* [Exercise input]:
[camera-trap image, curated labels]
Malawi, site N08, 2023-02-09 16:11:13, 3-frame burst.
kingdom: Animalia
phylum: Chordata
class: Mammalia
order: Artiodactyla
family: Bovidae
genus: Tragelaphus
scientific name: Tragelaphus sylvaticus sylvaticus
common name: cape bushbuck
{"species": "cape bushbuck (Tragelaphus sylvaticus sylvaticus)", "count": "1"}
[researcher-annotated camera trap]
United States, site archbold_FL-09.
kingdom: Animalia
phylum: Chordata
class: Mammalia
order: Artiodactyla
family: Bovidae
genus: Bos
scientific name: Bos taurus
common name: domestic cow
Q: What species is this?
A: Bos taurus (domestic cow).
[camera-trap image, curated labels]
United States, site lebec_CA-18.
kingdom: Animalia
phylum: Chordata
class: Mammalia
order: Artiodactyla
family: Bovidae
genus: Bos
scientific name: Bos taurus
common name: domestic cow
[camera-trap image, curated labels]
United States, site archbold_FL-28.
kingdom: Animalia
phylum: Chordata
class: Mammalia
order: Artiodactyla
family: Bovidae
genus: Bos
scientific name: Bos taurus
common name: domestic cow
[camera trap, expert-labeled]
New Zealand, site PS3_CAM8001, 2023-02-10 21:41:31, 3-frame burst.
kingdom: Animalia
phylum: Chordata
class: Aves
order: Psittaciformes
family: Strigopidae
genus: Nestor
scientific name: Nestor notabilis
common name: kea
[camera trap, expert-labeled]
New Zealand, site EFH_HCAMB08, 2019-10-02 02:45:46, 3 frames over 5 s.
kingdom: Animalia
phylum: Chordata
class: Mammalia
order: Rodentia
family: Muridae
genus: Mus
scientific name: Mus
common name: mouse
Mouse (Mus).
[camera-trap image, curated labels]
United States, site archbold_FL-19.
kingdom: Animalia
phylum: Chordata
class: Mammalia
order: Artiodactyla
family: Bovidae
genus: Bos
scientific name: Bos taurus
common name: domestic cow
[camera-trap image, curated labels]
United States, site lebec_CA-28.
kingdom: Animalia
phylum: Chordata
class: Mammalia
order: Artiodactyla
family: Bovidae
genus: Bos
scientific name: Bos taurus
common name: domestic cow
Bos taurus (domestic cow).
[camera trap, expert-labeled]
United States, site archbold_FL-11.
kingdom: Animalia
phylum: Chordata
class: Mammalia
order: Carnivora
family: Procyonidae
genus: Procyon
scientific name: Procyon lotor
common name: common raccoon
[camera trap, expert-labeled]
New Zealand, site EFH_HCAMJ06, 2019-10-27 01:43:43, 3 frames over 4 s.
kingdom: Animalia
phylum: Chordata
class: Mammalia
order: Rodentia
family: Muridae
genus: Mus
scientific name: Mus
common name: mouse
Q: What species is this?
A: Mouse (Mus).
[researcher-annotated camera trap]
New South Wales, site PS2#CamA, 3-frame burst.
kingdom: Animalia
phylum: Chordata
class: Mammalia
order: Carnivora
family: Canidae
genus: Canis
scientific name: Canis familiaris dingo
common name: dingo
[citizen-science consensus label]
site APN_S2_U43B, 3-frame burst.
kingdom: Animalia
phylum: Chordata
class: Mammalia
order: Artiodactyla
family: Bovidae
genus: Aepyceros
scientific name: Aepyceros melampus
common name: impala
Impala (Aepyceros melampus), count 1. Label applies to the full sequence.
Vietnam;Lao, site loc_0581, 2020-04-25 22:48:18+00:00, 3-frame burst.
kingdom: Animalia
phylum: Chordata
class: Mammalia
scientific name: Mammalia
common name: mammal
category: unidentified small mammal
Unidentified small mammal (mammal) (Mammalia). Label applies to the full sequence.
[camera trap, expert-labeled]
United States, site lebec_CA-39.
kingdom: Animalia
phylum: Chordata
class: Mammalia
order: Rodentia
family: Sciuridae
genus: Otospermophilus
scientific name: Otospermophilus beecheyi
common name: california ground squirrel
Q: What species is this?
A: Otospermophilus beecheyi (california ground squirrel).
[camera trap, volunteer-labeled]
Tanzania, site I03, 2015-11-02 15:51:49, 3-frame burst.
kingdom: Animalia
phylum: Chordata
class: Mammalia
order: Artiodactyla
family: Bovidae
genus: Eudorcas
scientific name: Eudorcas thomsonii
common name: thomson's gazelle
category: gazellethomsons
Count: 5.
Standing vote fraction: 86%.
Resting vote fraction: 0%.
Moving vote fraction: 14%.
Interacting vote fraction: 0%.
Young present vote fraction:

* [Brief]:
Write the listing out again, exactly as shown above.

* [Response to this exercise]:
[camera-trap image, curated labels]
Malawi, site N08, 2023-02-09 16:11:13, 3-frame burst.
kingdom: Animalia
phylum: Chordata
class: Mammalia
order: Artiodactyla
family: Bovidae
genus: Tragelaphus
scientific name: Tragelaphus sylvaticus sylvaticus
common name: cape bushbuck
{"species": "cape bushbuck (Tragelaphus sylvaticus sylvaticus)", "count": "1"}
[researcher-annotated camera trap]
United States, site archbold_FL-09.
kingdom: Animalia
phylum: Chordata
class: Mammalia
order: Artiodactyla
family: Bovidae
genus: Bos
scientific name: Bos taurus
common name: domestic cow
Q: What species is this?
A: Bos taurus (domestic cow).
[camera-trap image, curated labels]
United States, site lebec_CA-18.
kingdom: Animalia
phylum: Chordata
class: Mammalia
order: Artiodactyla
family: Bovidae
genus: Bos
scientific name: Bos taurus
common name: domestic cow
[camera-trap image, curated labels]
United States, site archbold_FL-28.
kingdom: Animalia
phylum: Chordata
class: Mammalia
order: Artiodactyla
family: Bovidae
genus: Bos
scientific name: Bos taurus
common name: domestic cow
[camera trap, expert-labeled]
New Zealand, site PS3_CAM8001, 2023-02-10 21:41:31, 3-frame burst.
kingdom: Animalia
phylum: Chordata
class: Aves
order: Psittaciformes
family: Strigopidae
genus: Nestor
scientific name: Nestor notabilis
common name: kea
[camera trap, expert-labeled]
New Zealand, site EFH_HCAMB08, 2019-10-02 02:45:46, 3 frames over 5 s.
kingdom: Animalia
phylum: Chordata
class: Mammalia
order: Rodentia
family: Muridae
genus: Mus
scientific name: Mus
common name: mouse
Mouse (Mus).
[camera-trap image, curated labels]
United States, site archbold_FL-19.
kingdom: Animalia
phylum: Chordata
class: Mammalia
order: Artiodactyla
family: Bovidae
genus: Bos
scientific name: Bos taurus
common name: domestic cow
[camera-trap image, curated labels]
United States, site lebec_CA-28.
kingdom: Animalia
phylum: Chordata
class: Mammalia
order: Artiodactyla
family: Bovidae
genus: Bos
scientific name: Bos taurus
common name: domestic cow
Bos taurus (domestic cow).
[camera trap, expert-labeled]
United States, site archbold_FL-11.
kingdom: Animalia
phylum: Chordata
class: Mammalia
order: Carnivora
family: Procyonidae
genus: Procyon
scientific name: Procyon lotor
common name: common raccoon
[camera trap, expert-labeled]
New Zealand, site EFH_HCAMJ06, 2019-10-27 01:43:43, 3 frames over 4 s.
kingdom: Animalia
phylum: Chordata
class: Mammalia
order: Rodentia
family: Muridae
genus: Mus
scientific name: Mus
common name: mouse
Q: What species is this?
A: Mouse (Mus).
[researcher-annotated camera trap]
New South Wales, site PS2#CamA, 3-frame burst.
kingdom: Animalia
phylum: Chordata
class: Mammalia
order: Carnivora
family: Canidae
genus: Canis
scientific name: Canis familiaris dingo
common name: dingo
[citizen-science consensus label]
site APN_S2_U43B, 3-frame burst.
kingdom: Animalia
phylum: Chordata
class: Mammalia
order: Artiodactyla
family: Bovidae
genus: Aepyceros
scientific name: Aepyceros melampus
common name: impala
Impala (Aepyceros melampus), count 1. Label applies to the full sequence.
Vietnam;Lao, site loc_0581, 2020-04-25 22:48:18+00:00, 3-frame burst.
kingdom: Animalia
phylum: Chordata
class: Mammalia
scientific name: Mammalia
common name: mammal
category: unidentified small mammal
Unidentified small mammal (mammal) (Mammalia). Label applies to the full sequence.
[camera trap, expert-labeled]
United States, site lebec_CA-39.
kingdom: Animalia
phylum: Chordata
class: Mammalia
order: Rodentia
family: Sciuridae
genus: Otospermophilus
scientific name: Otospermophilus beecheyi
common name: california ground squirrel
Q: What species is this?
A: Otospermophilus beecheyi (california ground squirrel).
[camera trap, volunteer-labeled]
Tanzania, site I03, 2015-11-02 15:51:49, 3-frame burst.
kingdom: Animalia
phylum: Chordata
class: Mammalia
order: Artiodactyla
family: Bovidae
genus: Eudorcas
scientific name: Eudorcas thomsonii
common name: thomson's gazelle
category: gazellethomsons
Count: 5.
Standing vote fraction: 86%.
Resting vote fraction: 0%.
Moving vote fraction: 14%.
Interacting vote fraction: 0%.
Young present vote fraction:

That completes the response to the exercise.